This repository aims to demonstrate the usage of an EMR Serverless Docker image locally.
- Docker (tested with version
27.4.0
) - Terraform (tested with version
v1.5.7
) - AWS CLI (tested with version
2.22.23
) - an AWS account with working credentials and relevant permissions
- A deployed network stack on an AWS account (a VPC with at least one private subnet with access to internet, or with relevant VPC endpoints set up).

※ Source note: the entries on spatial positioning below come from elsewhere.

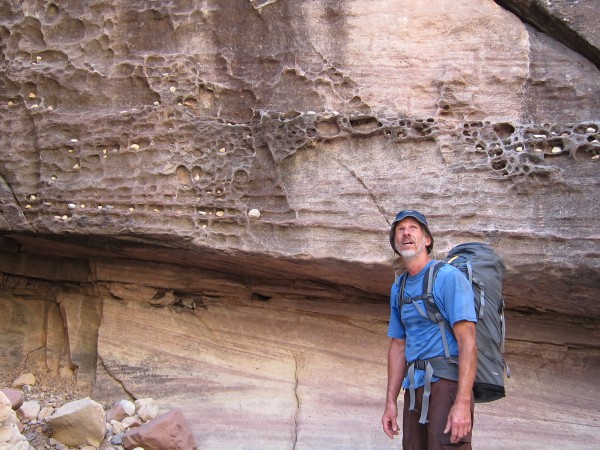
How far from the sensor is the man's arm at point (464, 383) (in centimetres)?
271

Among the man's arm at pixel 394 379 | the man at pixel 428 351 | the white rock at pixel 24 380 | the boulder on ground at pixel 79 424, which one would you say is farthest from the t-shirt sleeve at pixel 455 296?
the white rock at pixel 24 380

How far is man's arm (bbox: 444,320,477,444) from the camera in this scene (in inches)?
107

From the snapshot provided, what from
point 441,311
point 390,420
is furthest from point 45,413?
point 441,311

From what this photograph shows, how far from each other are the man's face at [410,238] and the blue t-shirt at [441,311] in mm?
104

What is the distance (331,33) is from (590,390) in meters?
3.21

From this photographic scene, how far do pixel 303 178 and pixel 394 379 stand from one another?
191cm

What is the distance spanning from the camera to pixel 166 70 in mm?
5004

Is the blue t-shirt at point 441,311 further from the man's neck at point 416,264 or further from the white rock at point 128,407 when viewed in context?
the white rock at point 128,407

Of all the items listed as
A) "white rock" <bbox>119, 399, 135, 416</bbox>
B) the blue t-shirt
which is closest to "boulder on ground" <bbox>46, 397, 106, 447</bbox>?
"white rock" <bbox>119, 399, 135, 416</bbox>

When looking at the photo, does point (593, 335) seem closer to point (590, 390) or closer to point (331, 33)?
point (590, 390)

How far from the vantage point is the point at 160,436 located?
14.2 ft

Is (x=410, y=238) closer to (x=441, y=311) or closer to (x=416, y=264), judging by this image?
(x=416, y=264)

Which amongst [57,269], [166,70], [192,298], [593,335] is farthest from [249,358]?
[593,335]

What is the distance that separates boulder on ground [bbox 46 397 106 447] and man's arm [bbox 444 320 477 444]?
8.02 feet
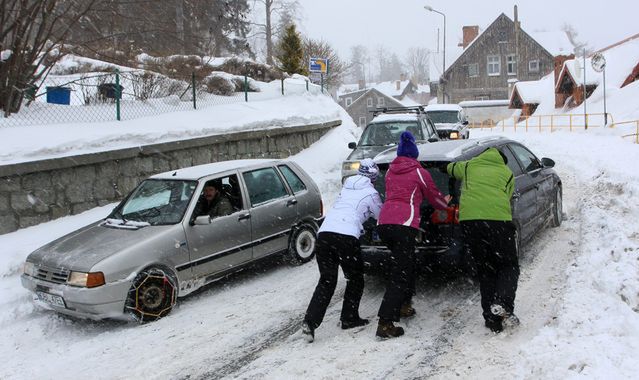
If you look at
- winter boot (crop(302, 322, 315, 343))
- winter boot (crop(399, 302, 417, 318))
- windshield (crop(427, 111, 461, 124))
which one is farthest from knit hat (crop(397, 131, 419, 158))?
windshield (crop(427, 111, 461, 124))

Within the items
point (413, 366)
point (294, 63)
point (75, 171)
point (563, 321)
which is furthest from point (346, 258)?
point (294, 63)

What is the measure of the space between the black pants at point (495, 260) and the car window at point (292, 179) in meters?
3.47

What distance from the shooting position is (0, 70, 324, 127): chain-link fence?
10734 millimetres

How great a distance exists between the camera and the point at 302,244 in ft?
25.6

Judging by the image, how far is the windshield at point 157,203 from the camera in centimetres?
650

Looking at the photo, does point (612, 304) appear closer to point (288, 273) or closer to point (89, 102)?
point (288, 273)

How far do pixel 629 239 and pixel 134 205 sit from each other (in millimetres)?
6052

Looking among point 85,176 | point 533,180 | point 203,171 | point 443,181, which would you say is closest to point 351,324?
point 443,181

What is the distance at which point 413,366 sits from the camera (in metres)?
4.36

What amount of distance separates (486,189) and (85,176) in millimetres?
7279

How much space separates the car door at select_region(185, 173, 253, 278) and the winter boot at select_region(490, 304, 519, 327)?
331 centimetres

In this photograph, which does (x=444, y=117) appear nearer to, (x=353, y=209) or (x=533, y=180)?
(x=533, y=180)

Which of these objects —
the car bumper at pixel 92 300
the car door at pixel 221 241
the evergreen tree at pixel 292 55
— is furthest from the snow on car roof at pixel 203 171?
the evergreen tree at pixel 292 55

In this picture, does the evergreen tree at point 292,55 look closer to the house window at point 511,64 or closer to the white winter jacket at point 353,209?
the white winter jacket at point 353,209
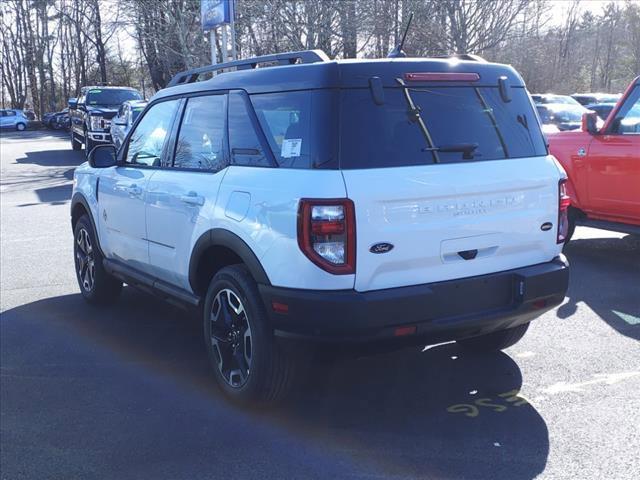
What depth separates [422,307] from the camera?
3.71 metres

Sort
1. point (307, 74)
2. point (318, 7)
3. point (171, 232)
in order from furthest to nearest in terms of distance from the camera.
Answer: point (318, 7) → point (171, 232) → point (307, 74)

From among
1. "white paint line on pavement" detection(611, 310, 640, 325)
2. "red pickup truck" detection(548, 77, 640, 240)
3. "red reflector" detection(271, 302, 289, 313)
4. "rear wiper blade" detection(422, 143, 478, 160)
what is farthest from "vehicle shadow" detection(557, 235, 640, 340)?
"red reflector" detection(271, 302, 289, 313)

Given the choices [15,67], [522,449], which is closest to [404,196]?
[522,449]

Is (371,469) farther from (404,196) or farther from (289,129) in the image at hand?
(289,129)

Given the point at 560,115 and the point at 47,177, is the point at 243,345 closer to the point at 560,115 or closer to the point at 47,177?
the point at 560,115

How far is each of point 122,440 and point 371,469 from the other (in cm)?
136

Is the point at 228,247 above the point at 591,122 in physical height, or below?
below

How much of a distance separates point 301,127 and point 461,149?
2.86 feet

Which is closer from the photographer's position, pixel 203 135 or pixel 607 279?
pixel 203 135

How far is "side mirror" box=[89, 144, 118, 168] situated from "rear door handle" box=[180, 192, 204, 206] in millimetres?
1565

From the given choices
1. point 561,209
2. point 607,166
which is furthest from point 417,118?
point 607,166

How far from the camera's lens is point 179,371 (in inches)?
196

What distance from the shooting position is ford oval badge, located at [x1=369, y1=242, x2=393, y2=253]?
142 inches

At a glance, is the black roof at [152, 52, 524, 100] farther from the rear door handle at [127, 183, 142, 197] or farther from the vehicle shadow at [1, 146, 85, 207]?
the vehicle shadow at [1, 146, 85, 207]
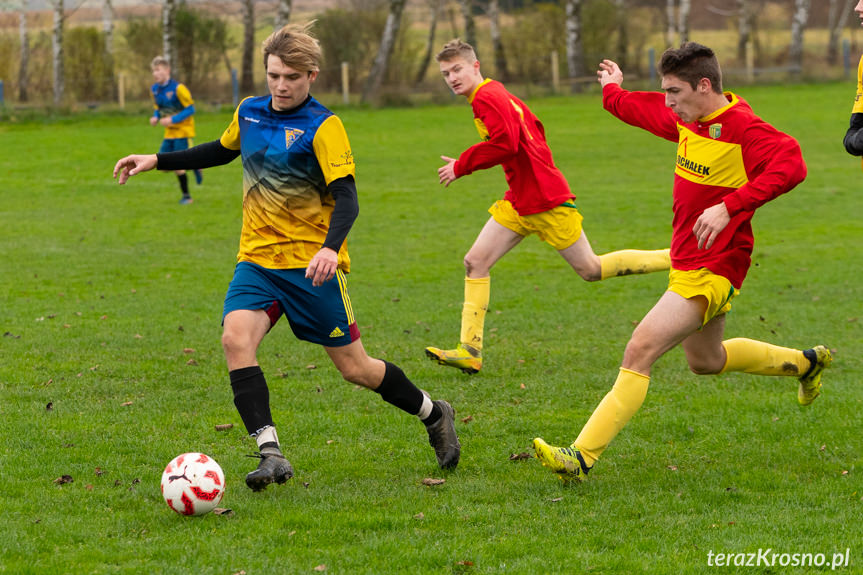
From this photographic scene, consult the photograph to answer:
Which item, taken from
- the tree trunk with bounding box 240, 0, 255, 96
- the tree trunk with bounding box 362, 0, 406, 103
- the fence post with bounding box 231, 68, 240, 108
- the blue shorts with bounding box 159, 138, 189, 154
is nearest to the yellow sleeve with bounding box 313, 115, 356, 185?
the blue shorts with bounding box 159, 138, 189, 154

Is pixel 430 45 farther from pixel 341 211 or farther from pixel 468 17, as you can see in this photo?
pixel 341 211

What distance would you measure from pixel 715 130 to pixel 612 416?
5.02 feet

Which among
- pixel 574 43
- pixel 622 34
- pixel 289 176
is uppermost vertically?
pixel 289 176

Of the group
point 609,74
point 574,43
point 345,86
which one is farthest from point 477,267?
point 574,43

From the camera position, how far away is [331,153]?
17.6 feet

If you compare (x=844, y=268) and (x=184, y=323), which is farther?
(x=844, y=268)

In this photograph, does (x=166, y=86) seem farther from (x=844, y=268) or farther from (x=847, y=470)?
(x=847, y=470)

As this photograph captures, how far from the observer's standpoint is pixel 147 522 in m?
4.86

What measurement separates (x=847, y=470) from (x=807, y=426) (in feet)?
2.98

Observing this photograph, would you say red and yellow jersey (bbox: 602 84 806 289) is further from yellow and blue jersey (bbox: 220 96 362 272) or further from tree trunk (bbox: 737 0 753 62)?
tree trunk (bbox: 737 0 753 62)

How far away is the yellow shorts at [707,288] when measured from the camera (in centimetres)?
536

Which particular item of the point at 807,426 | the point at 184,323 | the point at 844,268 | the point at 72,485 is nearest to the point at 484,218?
the point at 844,268

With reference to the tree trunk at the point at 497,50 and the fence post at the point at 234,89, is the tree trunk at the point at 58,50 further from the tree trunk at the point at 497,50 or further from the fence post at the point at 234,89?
the tree trunk at the point at 497,50

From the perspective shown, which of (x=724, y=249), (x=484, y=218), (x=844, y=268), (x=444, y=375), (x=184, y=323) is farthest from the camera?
(x=484, y=218)
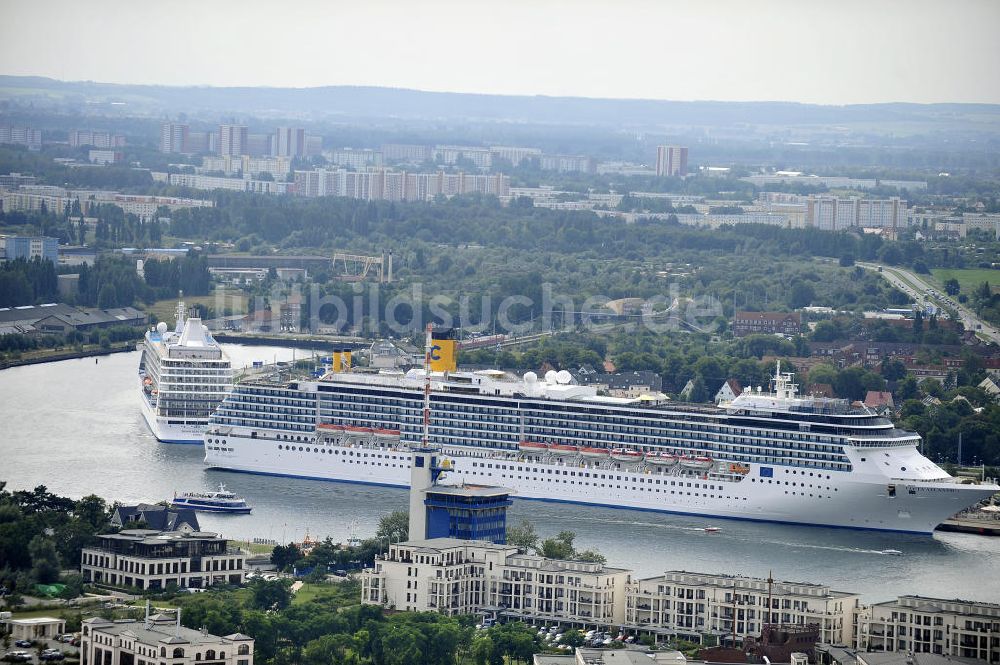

You will find an example in this github repository
- python/
- python/code/ : directory with the PySpark code of the processing task
- python/local_test.ipynb : jupyter notebook to use to test your code locally
- python/requirements.txt : file containing your processing task's dependencies
- Dockerfile : Dockerfile containing the image definition to use in local and in your AWS EMR Serverless Application
- terraform/ : terraform stack allowing to create the ECR, push the docker image in ECR and link it to your EMR Serverless Application
- Makefile : Makefile which contains every useful commands for this demo (do not hesitate to go see for yourself the commands launched by the Makefile)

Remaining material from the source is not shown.